Dg Iervolino, 'comprendo ma abbraccio ospedale poteva essere momento riappacificazione'

(ANSA) - NAPOLI, 01 APR - Da oggi nelle aiuole dell'ospedale Monaldi di Napoli c'è un ulivo secolare in ricordo del piccolo Domenico Caliendo, deceduto dopo un trapianto effettuato con un cuore danneggiato. L'iniziativa, "semplice ma profondamente simbolica", è stata voluta dalla direzione generale dell'Azienda dei Colli e si è svolta in concomitanza con la tradizionale celebrazione del precetto pasquale. Una cerimonia a cui la famiglia Caliendo ha deciso di non partecipare. La prossima settimana si svolgerà un incontro tra l'ufficio legale dell'azienda ospedaliera e l'avvocato della famiglia, per avviare le trattative sulla richiesta stragiudiziale di risarcimento avanzata dai legali dei Caliendo. "La signora Patrizia ci ha ripensato e ha deciso di non partecipare, ma io la comprendo - ha detto il direttore generale dell'Azienda, Anna Iervolno - perchè umanamente posso immaginare che per lei varcare i cancelli di questo ospedale rappresenti ancora un dolore molto forte e capisco che non era pronta.
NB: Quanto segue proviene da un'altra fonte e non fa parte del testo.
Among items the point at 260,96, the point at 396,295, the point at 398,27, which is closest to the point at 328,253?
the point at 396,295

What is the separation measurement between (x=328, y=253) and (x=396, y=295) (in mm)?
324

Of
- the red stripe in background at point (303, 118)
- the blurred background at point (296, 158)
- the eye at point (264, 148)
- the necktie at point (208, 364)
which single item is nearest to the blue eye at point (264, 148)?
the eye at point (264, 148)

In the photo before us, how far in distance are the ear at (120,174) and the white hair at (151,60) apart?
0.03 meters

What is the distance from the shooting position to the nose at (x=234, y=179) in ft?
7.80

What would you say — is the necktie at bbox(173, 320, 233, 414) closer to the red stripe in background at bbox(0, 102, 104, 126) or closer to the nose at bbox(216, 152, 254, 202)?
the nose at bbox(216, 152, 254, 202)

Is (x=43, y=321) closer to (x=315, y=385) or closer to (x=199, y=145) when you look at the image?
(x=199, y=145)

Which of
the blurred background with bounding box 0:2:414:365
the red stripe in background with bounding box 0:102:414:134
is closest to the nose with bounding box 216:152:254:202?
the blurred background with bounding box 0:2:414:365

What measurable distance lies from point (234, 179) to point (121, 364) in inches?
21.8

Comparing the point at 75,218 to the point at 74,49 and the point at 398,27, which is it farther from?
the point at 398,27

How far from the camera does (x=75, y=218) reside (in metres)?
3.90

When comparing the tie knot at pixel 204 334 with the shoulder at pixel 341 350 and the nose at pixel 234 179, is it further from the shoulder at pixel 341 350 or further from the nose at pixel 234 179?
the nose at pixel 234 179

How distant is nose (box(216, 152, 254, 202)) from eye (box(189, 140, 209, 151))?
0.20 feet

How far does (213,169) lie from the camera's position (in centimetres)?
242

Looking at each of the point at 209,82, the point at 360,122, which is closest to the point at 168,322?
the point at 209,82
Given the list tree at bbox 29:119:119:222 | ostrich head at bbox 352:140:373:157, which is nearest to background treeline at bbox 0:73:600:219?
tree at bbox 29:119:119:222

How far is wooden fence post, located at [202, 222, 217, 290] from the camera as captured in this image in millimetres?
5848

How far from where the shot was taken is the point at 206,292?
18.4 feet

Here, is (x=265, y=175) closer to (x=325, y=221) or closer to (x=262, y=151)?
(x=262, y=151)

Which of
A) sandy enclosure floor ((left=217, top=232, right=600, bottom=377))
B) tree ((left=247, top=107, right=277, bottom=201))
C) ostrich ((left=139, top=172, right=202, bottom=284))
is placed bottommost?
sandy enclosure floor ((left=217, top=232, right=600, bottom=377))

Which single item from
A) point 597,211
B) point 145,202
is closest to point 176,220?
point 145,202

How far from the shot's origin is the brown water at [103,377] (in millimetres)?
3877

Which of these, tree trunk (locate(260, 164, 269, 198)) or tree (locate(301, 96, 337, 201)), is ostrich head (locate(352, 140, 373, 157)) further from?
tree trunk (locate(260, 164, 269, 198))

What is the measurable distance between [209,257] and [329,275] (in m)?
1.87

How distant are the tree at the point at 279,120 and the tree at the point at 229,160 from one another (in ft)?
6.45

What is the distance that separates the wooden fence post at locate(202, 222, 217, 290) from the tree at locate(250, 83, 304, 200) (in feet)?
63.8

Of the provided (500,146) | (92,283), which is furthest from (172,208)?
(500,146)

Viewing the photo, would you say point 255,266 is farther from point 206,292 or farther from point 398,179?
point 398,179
E' passato ancora troppo poco tempo, ma è pur vero che l'abbraccio di tante persone, di tutto l'ospedale avrebbe potuto rappresentare un momento di riappacificazione, ma la comprendo perché il dolore di una mamma non si può descrivere". L'ulivo è stato donato dalla società che si occupa della gestione e della manutenzione del verde per l'Azienda. (ANSA).